#### [Problem to work on]
Please copy out, word for word, only the lines of the material below, starting with the line that contains "Based on what is" and going on through the line that contains "768 centimetres", with both of those lines included.

Dataset entries:
══════

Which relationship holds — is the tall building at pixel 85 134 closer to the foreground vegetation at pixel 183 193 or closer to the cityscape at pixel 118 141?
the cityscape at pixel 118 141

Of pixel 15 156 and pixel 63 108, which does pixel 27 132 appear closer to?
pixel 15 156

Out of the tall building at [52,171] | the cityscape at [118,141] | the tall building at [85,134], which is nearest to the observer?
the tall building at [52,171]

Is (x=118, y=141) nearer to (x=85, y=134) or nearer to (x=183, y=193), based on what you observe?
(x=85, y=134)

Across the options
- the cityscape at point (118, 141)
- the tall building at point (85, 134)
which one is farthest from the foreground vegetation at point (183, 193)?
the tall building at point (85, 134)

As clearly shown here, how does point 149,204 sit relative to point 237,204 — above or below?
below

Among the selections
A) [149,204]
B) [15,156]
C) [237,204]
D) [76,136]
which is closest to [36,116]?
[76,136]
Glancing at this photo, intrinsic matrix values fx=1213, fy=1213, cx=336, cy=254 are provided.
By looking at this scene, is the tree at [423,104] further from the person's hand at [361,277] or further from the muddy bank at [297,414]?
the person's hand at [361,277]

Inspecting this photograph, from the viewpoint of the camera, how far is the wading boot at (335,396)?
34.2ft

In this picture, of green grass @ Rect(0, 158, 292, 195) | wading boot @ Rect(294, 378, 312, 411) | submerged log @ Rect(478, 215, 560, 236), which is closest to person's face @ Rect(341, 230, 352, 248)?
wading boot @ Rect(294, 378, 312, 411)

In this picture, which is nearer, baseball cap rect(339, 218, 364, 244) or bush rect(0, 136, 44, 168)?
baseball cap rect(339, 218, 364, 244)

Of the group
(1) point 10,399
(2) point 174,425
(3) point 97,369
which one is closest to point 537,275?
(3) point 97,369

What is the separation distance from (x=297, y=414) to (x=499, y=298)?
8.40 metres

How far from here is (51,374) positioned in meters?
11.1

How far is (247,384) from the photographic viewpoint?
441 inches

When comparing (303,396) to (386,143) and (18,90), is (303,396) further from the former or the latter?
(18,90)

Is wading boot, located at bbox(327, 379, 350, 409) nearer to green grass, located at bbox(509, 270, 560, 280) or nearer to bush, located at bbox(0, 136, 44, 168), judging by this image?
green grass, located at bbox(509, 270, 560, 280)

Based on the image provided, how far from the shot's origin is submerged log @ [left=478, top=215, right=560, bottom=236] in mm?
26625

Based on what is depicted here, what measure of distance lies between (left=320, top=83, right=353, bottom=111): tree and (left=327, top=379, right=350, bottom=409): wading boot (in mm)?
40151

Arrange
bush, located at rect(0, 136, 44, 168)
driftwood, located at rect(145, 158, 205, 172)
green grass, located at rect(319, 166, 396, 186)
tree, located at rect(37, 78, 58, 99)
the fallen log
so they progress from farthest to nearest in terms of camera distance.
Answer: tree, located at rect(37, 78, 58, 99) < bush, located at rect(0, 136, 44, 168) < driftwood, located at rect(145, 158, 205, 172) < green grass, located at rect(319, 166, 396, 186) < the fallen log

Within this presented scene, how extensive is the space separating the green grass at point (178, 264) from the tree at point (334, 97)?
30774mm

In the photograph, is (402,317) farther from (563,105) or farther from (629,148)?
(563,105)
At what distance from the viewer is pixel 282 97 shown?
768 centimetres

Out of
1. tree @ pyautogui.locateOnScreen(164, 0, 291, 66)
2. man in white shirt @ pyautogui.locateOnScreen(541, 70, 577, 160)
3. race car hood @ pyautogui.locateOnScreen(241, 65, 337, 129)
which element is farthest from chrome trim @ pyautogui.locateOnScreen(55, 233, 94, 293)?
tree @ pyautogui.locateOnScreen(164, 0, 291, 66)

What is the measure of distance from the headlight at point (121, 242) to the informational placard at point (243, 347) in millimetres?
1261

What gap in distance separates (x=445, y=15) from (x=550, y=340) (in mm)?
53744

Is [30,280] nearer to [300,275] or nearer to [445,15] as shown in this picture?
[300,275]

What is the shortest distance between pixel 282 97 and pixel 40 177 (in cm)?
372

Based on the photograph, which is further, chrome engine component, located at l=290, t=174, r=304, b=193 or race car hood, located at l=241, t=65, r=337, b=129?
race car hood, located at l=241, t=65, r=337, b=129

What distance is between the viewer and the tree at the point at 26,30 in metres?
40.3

══════

#### [Response to this task]
Based on what is depicted here, what measure of distance lies between (left=320, top=83, right=353, bottom=111): tree and (left=327, top=379, right=350, bottom=409): wading boot (in mm)?
40151

Arrange
bush, located at rect(0, 136, 44, 168)
driftwood, located at rect(145, 158, 205, 172)
green grass, located at rect(319, 166, 396, 186)
tree, located at rect(37, 78, 58, 99)
the fallen log
so they progress from farthest to nearest in terms of camera distance.
Answer: tree, located at rect(37, 78, 58, 99) < bush, located at rect(0, 136, 44, 168) < driftwood, located at rect(145, 158, 205, 172) < green grass, located at rect(319, 166, 396, 186) < the fallen log

Within this presented scene, how extensive is the space separating the green grass at point (178, 264) from the tree at point (334, 97)?
30774mm

In the photograph, is (402,317) farther from (563,105) or farther from (629,148)?
(563,105)
At what distance from the viewer is pixel 282 97 shown?
768 centimetres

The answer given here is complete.